Do we use this enough?
At the moment I've no patients who are receiving medication covertly. I have lots of patients who have a mental disorder, within the meaning of the ammended Mental Health Act 1983. I have lots of patients who have an impairment of, or a disturbance in the functioning of, the mind or brain, as set out within section 2(1) of the Mental Capacity Act 2005. In fact all of my patient can fit in to one of the categories of mental disorder/impairment/disturbance of mind/brain.
It was put to me that since all my patients are mentally unwell, if they stop taking medication, can't they be made to take medication? Well no, no they all can't. But it got me thinking that yes, some of the could, but I don't force this. This led to me being chided for not treating vulnerable patients who couldn't make valid choices on treatment.

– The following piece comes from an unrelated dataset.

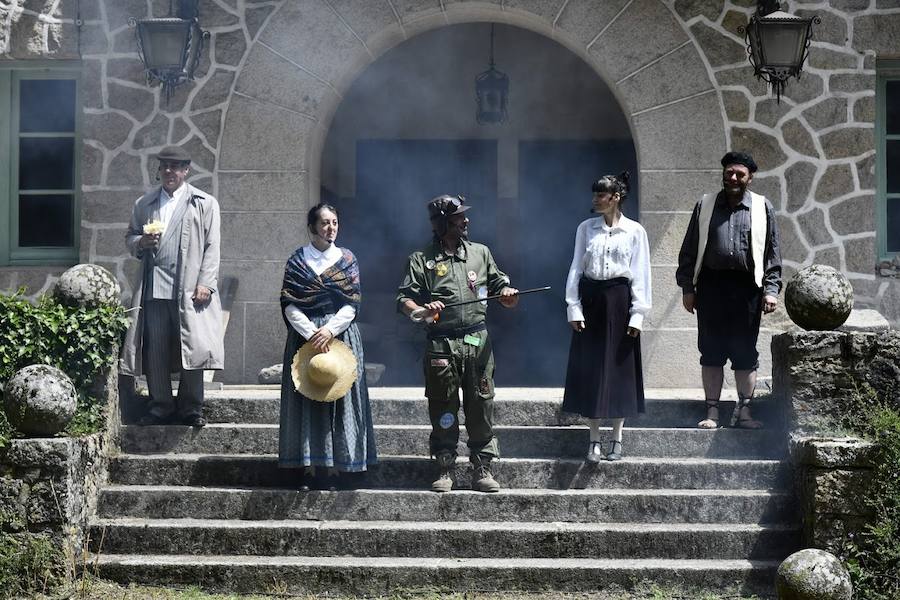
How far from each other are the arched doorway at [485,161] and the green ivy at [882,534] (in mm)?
5443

If you're in a care home or hospital, say, and you have dementia, you probably are fine to make valid decisions on medication you're offered/continue to take. But you might struggle to make valid decisions on medication as dementia progresses or when you have a UTI, chest infection, constipation, pain, dehydration or other cause for acute confusion that makes your thinking worse.
What happens then?
Usually medication's offered to you, even though you're confused and can't give/withhold valid consent on the use of medication. If you accept it, you keep receiving it. If you refuse it, you're allowed to and it's documented as declined and you don't get medication. So whether you receive medication or not isn't based on clinical decision making, it's based on how stroppy you seem and how much nurses/care assistants respond to this. In acute wards it's also about pressures on qualified nurses' time which is now so pressured that even if staff wanted to sit down and explain/support a confused patient with medication, they don't have the 20 to 30 minutes that might take.
The pharmacist and manager givig me grief over this were reckoning that this arbitary giving/not giving medication on how compliant/stroppy a patient is seen to be isn't good. It should be on clinical evidence. If someone is confused and can't give (or withhold) valid consent, they're managed under the Mental Capacity Act 2005 framework and medication can be given when this is in their best interests. Rather than not giving it, the least restrictive means should be used. Instead of section 3 and depot antipsychotic given under Part IV of the MHA 1983, wouldn't orodispersible olanzapine in their tea be a much better option?
I rarely advocate for covert medication to be used. Maybe I'm wrong.